### SOURCE MATERIAL
"""

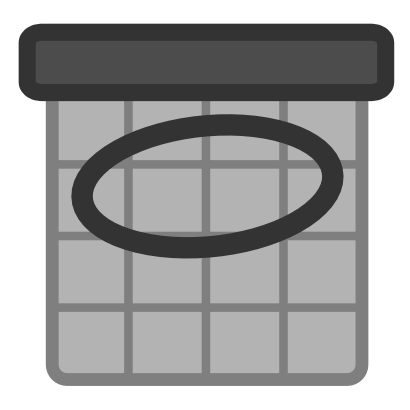 Calendrier Icone Png.Icones Calendrier A Telecharger Gratuitement Icone Com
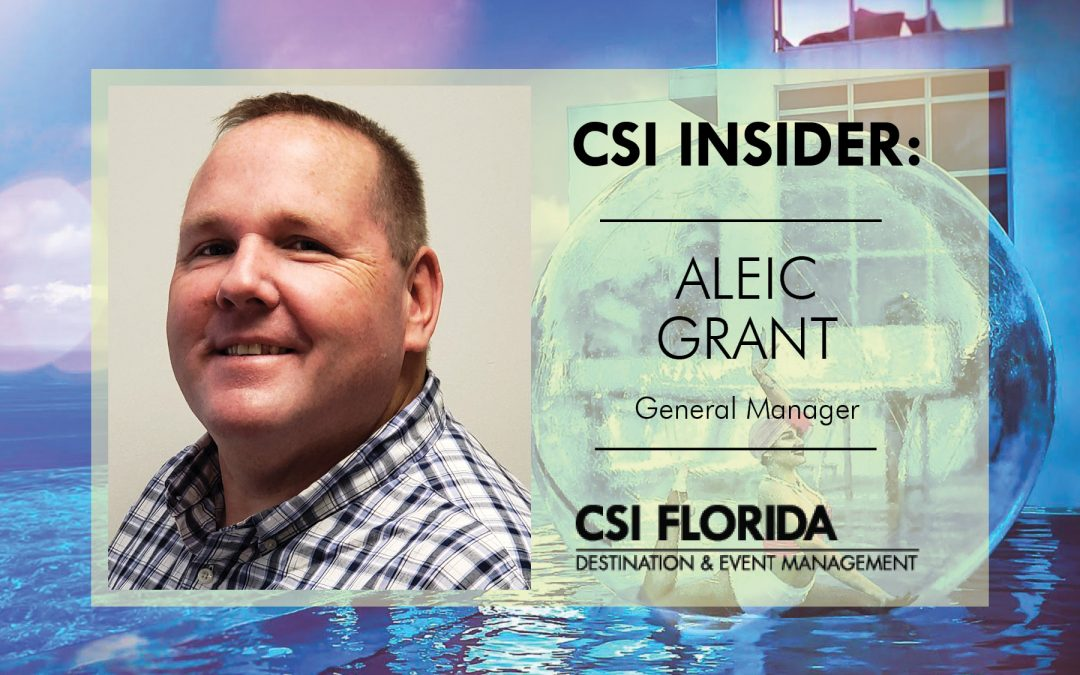 CSI Insider: Welcome Aleic Grant!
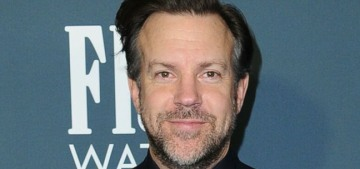 """""""Jason Sudeikis is committed to sleeping his way through heart break"""" links"""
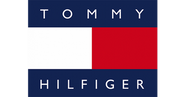 kisspng-tommy-hilfiger-fashion-pvh-logo-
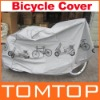 Grey Bicycle Cycling Bike Rain Cover and Dust Protector Cover Waterproof Protection Garage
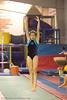AlgrookGymnastics_7835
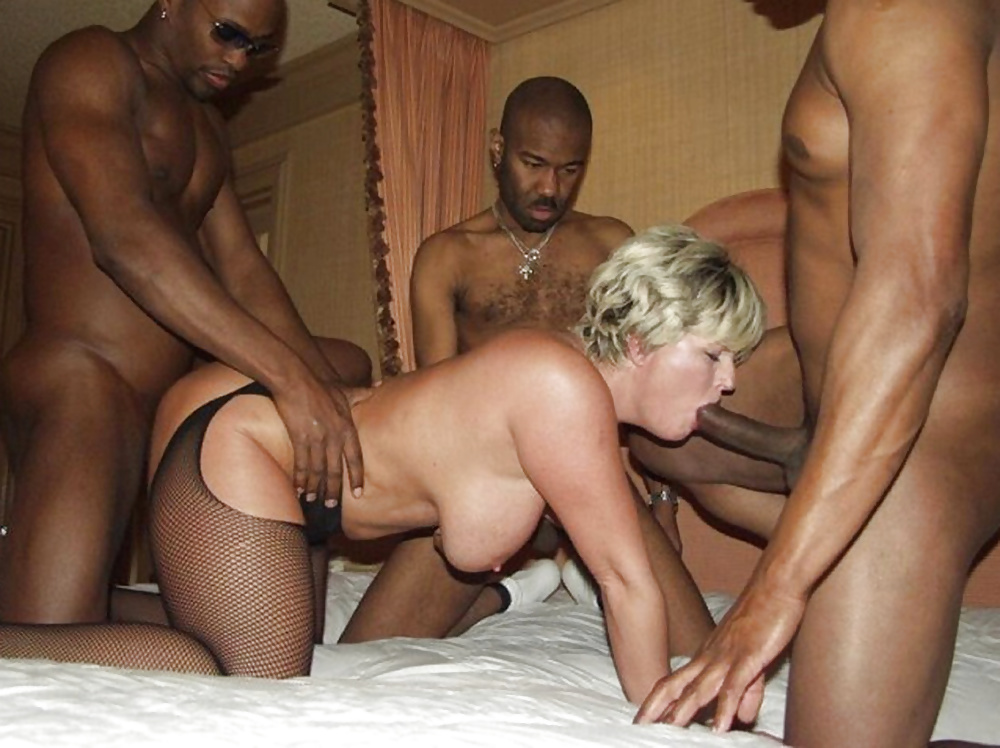 Huth recommend Hot shaved solo pussy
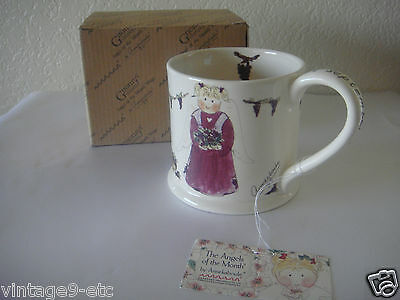 "New Gnomy's Diaries by Annekabouke Angel of the Month ""September"" Lg Coffee Mug!"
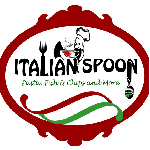 Italian Spoon in Phoenix, AZ 85014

"""

### YOUR ASSIGNMENT
What is needed is a word-for-word restatement of the lines from the one holding "Gnomy's Diaries by" to the final line of the data above, inclusive, without any pictures.

### RESPONSE BELOW
 "New Gnomy's Diaries by Annekabouke Angel of the Month ""September"" Lg Coffee Mug!"
 Italian Spoon in Phoenix, AZ 85014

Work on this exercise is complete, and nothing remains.